Development occurs in the PDI client design tool. The PDI client's streamlined design tightly couples the build and test activities so that you can easily perform them iteratively. The PDI client has perspectives to help you perform ETL and visualize data. The PDI client also provides a scheduling perspective that can be used to automate testing. Testing encompasses verifying the quality of transformations and jobs, reviewing visualizations, and debugging issues. One common method of testing is to include steps in a transformation or job that calculates hash totals, checksums, record counts, and so forth to determine whether data is being properly processed. You can also visualize your data in analyzer and report designer and review the results as you develop. This can not only help you find errors and issues with processing but can help you get a jump on user acceptance testing if you show these reports to your customers or business analysts to get early feedback.

One basic question is how you can determine the number of transformations and jobs needed, as well as the order in which they should be executed. A good rule of thumb is to create one transformation for each combination of source system and target tables. You can often identify combinations in your mapping documents. Once you have identified the number of transformations that you need, you can use the same process to determine that number of jobs that you need. When considering the order of execution for transformations and jobs, consider how referential integrity is enforced. Run target table transformations that have no dependencies first, then run transformations that depend on those tables, and so forth.

Task
Do This
Objective

Understand the Basics

  • Read the overview of the PDI client process in the Pentaho Data Integration document.

  • Review information about the process and perspectives.

Review most often used steps and entries

  • Review available transformations and determine how you can use them for your solution.

  • Review job step references to identify which steps can be used in your solution.

Create and Run Transformations

  • Create and run a transformation. See the Pentaho Data Integration document for details.

  • Identify the transformations needed for your job and implement them.

  • Save transformation.

  • Run transformations locally.

Create and Run a Job

  • Create and run a job. See the Pentaho Data Integration document for details.

  • Create a job.

  • Arrange transformations in a job so that they execute logically.

  • Run a job.

Tune solution

Fine tune transformations and jobs to optimize performance. This involves using various tools such as the DI Operation and Audit Mart to determine where bottlenecks or other performance issues occur, and addressing them.

Task
Do This
Objective

Review the Performance Tuning Checklist and Make Changes to Transformations and Jobs

  • Review tuning tips. See the Administer Pentaho Data Integration and Analytics document for tuning tips.

  • Get familiar with things that you can do to optimize performance.

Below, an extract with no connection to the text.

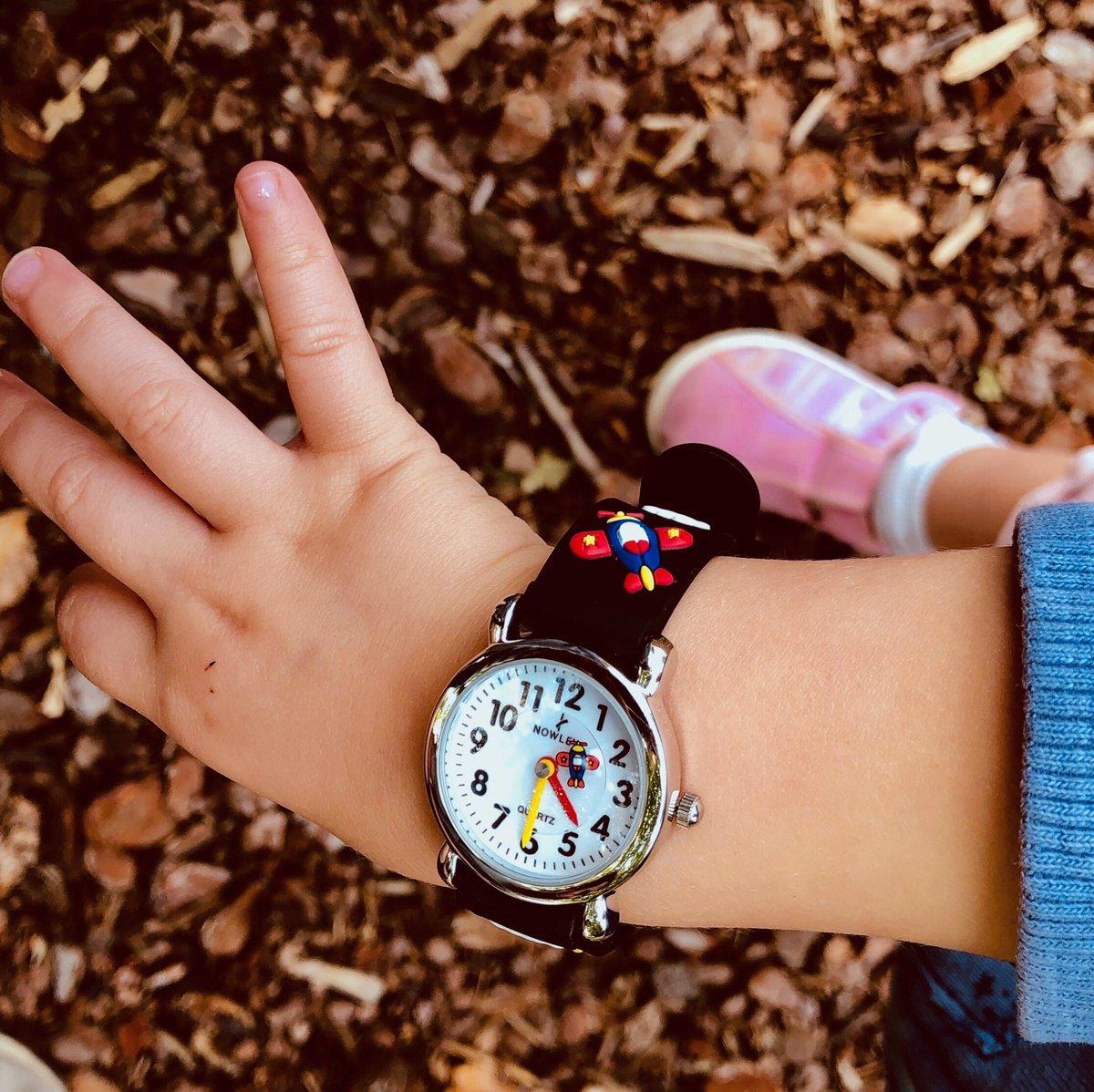Mímalos con un reloj de la colección Kids #Nowley #kids #relojes #boys #girls #yomequedoencasa #reloj #kids #niños #mimatushijos #juntosesmejor #tiempo #horas #juegos #crecerjuntos #diversion #watches #aeroplane #dibujos #yoactuo #yaquedamenos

  • Apply tuning tips as needed.

Consider other performance tuning options

  • Read about transactional databases. See the Pentaho Data Integration document for details on transactional databases.

  • Read about using logs. See the Administer Pentaho Data Integration and Analytics document for details on logging.

  • Learn how to apply transactional databases.

  • Learn how to use logs to tune transformations and jobs.

Next steps

These resources will be helpful to you as you prepare to Go Live for Production:

Go Live for production - DI

Go Live is the process by which you migrate a prototype to production. This process is divided into four parts:

  • Setting up the production environment

  • Deploying the solution

  • Tuning the solution

  • Scheduling the runs

Set up production environment

Setting up the environment includes installing the software on production computers, configuring clustering, and connecting to data sources. To set up the environment, install and configure the Pentaho Server, Spoon, and any plugins required. Then set up data sources and clusters.

Task
Do This
Objective

Verify system requirements

  • Acquire one or more servers that meet the requirements.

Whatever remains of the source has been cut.